Tomando como referência o cenário base, existe um potencial de ganhos
brutos com a redução de perdas de R﹩ 54,1 bilhões até 2034.
Prevendo que metade deste valor precisaria ser reinvestido no próprio
combate às perdas, o benefício líquido ainda assim seria da ordem
de R﹩ 27,1 bilhões em 15 anos.
Em
relação ao cenário de referência, quando se considera o custo de capital
do investimento ao longo do tempo, os ganhos bruto e líquido
trazidos a valor presente são, respectivamente, de R﹩ 24,8 bilhões e R﹩
12,4 bilhões no Cenário Realista.
CONCLUSÃO
"O Trata Brasil já há alguns anos estuda a
situação das perdas de água potável e estamos cada vez mais
preocupados, pois os números só pioram. Ao não atacar o problema, as
empresas operadoras de água e esgotos precisam buscar mais água na
natureza, não para atender mais pessoas, mas para compensar a
ineficiência. Em momentos de pandemia e pouca chuva, isso cobra um preço
altíssimo à sociedade" - Édison Carlos, presidente executivo do Instituto Trata Brasil.
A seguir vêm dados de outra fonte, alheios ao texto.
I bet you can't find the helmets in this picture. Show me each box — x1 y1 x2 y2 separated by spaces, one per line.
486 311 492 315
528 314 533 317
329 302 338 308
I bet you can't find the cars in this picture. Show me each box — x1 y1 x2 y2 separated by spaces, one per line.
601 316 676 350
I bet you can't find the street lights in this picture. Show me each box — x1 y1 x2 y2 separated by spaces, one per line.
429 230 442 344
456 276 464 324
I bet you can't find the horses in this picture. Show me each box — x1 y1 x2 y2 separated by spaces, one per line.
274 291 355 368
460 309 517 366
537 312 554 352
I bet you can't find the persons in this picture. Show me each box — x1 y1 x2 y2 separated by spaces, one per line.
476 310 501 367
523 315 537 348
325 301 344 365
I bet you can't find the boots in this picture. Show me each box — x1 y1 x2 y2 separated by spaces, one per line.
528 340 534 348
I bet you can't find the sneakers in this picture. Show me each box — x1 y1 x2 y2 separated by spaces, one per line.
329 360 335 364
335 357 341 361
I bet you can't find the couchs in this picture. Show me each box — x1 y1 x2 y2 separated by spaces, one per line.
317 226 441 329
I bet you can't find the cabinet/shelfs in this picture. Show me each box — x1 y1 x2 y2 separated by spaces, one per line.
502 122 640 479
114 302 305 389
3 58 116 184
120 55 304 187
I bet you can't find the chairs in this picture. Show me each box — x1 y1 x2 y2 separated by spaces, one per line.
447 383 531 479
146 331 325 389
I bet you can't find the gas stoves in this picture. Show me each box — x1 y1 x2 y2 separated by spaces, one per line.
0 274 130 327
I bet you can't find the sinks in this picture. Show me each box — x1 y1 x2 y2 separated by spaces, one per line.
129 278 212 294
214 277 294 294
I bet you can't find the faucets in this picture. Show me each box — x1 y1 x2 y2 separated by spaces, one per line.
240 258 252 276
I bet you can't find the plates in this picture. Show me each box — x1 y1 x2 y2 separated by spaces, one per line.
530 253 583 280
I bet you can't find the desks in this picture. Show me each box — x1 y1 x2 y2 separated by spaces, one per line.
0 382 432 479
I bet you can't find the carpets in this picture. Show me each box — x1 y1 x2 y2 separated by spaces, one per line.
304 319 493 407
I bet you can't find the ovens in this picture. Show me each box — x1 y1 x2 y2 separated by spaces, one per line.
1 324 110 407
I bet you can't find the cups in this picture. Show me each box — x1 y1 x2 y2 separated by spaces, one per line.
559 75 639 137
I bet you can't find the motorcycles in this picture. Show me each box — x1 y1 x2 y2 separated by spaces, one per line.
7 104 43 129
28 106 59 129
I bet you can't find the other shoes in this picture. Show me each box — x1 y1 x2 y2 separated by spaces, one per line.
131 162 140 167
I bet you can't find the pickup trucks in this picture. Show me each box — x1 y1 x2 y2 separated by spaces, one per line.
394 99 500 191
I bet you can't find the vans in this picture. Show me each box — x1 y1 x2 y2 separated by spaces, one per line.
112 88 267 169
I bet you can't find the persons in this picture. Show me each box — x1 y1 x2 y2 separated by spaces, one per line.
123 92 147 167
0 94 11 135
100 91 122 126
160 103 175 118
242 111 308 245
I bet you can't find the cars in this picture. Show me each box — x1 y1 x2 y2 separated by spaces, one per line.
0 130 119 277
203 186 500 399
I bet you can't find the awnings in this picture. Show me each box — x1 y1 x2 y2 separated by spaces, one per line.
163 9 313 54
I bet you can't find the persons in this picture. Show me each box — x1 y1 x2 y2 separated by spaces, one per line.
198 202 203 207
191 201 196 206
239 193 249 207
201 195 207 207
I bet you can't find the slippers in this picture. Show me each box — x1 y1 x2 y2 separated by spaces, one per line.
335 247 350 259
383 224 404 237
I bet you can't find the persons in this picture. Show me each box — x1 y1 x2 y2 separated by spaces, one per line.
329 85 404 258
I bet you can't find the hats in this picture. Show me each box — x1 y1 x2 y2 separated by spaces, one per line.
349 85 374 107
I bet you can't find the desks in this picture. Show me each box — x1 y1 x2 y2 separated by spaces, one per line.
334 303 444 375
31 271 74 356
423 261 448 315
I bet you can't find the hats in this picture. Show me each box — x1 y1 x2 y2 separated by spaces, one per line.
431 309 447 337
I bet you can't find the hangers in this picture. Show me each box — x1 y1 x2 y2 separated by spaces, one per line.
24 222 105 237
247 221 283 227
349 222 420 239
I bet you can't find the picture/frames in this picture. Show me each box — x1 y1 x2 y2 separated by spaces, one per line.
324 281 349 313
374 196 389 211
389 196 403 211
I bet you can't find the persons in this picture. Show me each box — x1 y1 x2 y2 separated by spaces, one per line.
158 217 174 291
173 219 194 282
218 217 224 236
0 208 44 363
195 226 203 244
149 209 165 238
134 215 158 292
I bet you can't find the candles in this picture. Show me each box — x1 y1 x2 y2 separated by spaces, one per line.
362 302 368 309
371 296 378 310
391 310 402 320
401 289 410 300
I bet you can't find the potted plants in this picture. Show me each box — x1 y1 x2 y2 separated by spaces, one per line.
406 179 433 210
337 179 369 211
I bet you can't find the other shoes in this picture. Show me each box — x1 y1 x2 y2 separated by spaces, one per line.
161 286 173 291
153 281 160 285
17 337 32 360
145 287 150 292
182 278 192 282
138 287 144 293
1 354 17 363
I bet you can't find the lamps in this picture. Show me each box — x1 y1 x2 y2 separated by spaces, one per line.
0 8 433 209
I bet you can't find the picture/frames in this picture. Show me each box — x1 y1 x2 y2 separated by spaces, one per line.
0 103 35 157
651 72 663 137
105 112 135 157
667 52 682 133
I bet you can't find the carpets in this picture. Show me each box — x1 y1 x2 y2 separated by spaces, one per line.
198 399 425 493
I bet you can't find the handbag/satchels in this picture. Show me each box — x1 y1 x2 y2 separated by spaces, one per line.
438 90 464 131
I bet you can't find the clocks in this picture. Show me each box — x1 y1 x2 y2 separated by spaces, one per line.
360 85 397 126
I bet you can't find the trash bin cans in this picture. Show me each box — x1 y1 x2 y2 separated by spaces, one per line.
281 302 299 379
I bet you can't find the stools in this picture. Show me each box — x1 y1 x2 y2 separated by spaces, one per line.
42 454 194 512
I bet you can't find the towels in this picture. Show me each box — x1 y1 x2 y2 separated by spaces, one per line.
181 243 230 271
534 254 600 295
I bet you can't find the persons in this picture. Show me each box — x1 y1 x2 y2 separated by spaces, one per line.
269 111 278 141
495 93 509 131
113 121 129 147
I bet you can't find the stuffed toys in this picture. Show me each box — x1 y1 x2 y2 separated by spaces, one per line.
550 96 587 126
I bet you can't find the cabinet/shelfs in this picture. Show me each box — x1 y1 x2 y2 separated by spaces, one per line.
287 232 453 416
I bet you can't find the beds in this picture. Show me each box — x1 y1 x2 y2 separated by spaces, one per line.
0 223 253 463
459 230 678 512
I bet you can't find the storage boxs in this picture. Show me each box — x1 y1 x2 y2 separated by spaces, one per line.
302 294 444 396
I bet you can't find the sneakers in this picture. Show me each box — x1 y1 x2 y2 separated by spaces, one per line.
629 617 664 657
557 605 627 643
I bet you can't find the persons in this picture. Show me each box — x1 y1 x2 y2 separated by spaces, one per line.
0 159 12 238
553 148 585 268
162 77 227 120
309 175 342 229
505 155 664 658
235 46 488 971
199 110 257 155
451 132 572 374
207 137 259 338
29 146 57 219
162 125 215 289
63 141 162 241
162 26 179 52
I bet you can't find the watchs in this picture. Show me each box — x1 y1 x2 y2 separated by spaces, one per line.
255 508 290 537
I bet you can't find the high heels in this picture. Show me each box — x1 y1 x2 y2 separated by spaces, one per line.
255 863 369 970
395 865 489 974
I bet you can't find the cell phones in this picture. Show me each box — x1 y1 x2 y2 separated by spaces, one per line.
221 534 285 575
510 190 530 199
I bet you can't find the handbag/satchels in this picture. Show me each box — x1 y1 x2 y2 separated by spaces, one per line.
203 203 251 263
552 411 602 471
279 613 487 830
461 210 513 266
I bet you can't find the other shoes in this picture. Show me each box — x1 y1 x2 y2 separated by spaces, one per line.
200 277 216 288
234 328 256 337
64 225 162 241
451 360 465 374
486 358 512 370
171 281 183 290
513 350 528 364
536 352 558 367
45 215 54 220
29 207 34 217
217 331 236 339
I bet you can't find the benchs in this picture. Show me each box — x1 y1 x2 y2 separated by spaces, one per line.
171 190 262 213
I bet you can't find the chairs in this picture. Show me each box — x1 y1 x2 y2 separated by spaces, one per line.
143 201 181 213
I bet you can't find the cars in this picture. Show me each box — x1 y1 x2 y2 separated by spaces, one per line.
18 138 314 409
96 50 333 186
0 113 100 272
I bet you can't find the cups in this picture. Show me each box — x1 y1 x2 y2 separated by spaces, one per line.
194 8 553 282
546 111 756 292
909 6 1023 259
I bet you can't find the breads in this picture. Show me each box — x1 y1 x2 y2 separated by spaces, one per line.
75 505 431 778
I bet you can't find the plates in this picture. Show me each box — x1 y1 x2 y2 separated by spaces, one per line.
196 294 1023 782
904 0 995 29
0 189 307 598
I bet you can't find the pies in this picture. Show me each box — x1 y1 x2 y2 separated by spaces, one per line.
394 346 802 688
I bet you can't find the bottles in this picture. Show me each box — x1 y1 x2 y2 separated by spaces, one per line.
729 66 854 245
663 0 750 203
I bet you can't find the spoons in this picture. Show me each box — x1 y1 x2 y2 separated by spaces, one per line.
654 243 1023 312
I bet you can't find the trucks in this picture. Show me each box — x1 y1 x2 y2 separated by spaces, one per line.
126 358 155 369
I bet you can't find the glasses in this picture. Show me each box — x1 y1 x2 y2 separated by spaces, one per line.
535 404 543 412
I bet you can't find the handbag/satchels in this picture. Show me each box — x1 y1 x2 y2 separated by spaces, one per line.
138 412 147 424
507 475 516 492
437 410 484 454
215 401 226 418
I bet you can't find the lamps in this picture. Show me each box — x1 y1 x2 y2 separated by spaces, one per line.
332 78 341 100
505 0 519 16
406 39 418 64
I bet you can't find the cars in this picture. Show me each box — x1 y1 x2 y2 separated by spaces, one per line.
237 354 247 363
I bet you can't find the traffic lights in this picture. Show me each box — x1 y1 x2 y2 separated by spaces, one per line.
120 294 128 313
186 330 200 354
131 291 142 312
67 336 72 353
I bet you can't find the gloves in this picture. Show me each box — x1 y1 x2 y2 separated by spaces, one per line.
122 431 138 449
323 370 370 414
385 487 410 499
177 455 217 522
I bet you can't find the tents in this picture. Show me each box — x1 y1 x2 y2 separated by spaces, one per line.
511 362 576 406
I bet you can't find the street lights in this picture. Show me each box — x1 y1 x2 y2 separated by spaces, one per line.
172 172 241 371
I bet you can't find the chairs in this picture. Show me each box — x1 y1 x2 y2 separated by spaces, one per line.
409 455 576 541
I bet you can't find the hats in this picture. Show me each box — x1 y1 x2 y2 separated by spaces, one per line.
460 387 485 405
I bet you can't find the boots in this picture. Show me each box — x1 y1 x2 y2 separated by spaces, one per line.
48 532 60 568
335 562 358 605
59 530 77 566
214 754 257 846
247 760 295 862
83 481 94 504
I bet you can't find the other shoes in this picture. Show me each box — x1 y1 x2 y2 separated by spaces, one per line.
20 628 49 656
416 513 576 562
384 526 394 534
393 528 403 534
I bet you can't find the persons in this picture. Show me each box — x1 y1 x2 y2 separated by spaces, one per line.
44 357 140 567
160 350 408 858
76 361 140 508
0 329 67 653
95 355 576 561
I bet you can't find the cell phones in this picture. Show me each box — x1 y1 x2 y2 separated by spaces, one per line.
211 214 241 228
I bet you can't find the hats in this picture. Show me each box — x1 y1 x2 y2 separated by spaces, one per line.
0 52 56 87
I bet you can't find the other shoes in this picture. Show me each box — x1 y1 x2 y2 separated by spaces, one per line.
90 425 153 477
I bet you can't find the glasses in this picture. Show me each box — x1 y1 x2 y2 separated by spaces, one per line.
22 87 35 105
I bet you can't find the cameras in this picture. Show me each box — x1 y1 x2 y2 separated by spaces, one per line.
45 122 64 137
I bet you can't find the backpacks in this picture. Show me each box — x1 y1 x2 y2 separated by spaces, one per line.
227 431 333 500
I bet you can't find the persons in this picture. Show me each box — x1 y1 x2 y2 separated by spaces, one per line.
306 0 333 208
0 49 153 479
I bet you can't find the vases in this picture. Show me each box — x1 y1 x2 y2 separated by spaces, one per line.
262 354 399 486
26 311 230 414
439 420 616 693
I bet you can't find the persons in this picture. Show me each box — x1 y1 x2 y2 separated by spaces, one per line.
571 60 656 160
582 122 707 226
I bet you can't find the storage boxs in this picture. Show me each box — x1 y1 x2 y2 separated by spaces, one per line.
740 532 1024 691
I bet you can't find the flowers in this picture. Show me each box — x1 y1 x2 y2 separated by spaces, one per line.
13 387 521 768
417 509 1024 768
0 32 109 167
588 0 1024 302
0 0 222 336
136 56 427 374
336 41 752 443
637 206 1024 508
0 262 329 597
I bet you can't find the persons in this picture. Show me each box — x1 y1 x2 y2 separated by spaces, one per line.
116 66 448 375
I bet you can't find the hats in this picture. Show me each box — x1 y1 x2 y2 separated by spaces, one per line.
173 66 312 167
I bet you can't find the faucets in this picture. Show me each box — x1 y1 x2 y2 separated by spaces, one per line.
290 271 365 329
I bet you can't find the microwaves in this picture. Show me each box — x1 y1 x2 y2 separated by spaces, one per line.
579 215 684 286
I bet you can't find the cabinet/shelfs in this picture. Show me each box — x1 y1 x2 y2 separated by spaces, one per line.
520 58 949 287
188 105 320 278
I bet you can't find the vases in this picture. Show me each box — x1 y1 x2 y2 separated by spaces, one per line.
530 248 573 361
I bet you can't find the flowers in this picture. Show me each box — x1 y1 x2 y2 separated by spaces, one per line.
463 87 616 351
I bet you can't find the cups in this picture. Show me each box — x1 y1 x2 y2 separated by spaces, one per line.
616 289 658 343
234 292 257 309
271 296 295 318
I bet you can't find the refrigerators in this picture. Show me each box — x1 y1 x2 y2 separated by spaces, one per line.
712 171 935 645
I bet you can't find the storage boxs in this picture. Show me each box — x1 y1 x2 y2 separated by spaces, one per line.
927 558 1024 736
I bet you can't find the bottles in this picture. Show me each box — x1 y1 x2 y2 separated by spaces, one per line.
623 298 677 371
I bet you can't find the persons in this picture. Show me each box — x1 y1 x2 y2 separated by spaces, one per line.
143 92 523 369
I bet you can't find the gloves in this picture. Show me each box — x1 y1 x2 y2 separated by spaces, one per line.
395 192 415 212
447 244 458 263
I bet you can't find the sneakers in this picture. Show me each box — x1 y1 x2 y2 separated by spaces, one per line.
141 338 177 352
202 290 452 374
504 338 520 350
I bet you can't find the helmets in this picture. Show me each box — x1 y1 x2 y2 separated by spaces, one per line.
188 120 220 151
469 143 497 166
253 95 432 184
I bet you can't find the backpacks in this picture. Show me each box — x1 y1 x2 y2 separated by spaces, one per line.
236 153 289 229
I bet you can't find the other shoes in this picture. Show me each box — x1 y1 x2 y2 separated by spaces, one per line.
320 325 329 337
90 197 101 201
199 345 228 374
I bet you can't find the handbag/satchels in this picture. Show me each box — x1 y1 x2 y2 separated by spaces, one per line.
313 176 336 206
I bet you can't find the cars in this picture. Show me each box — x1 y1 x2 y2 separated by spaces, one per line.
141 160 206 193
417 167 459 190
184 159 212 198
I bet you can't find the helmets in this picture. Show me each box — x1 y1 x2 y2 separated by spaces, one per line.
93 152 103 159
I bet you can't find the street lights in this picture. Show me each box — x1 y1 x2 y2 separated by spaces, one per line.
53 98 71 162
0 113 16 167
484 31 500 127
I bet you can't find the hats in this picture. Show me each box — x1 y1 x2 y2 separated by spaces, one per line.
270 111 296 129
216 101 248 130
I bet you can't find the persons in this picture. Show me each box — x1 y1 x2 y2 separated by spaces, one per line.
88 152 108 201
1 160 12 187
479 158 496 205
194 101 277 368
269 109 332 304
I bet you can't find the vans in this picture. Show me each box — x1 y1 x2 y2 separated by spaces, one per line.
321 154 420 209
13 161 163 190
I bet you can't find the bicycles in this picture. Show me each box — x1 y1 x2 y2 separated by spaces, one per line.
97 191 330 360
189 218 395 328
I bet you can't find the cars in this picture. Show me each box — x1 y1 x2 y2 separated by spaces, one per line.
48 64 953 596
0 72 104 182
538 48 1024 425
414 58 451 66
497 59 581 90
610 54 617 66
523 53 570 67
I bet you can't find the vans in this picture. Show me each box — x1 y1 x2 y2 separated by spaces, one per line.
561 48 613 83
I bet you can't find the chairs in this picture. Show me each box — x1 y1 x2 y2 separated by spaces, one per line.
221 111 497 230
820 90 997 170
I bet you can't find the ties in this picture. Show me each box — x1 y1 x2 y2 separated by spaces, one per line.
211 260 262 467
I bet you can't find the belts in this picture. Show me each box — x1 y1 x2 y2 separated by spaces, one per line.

"A redução de perdas deveria ser uma prioridade
nessa nova era, cujo foco é o aumento da eficiência com ênfase em
soluções ambientais. Vivemos incertezas cada vez maiores com o ciclo de
chuvas e aumento de temperatura, então atacar as perdas é
estratégico pra quem quiser chegar à universalização" - Gesner Oliveira, sócio da GO Associados.
"A solução para as perdas de água no Brasil passa por ações
melhor estruturadas e maior eficiência dos sistemas de saneamento,
conjuntamente a um combate mais efetivo aos furtos de água. Também é
fundamental investir em materiais de qualidade, que suportem as
exigências técnicas das redes de água com mais robustez e eficiência,
garantindo menos vazamentos e melhor aproveitamento dos recursos
hídricos. Estamos falando de milhões de pessoas sem acesso a esse
recurso essencial e o estudo evidencia que a redução das perdas de
água pode ser a solução do ponto de vista social e de sustentabilidade
para este histórico problema." - Luana Siewert Pretto,
Diretora de Relações Institucionais e Governamentais da Asfamas.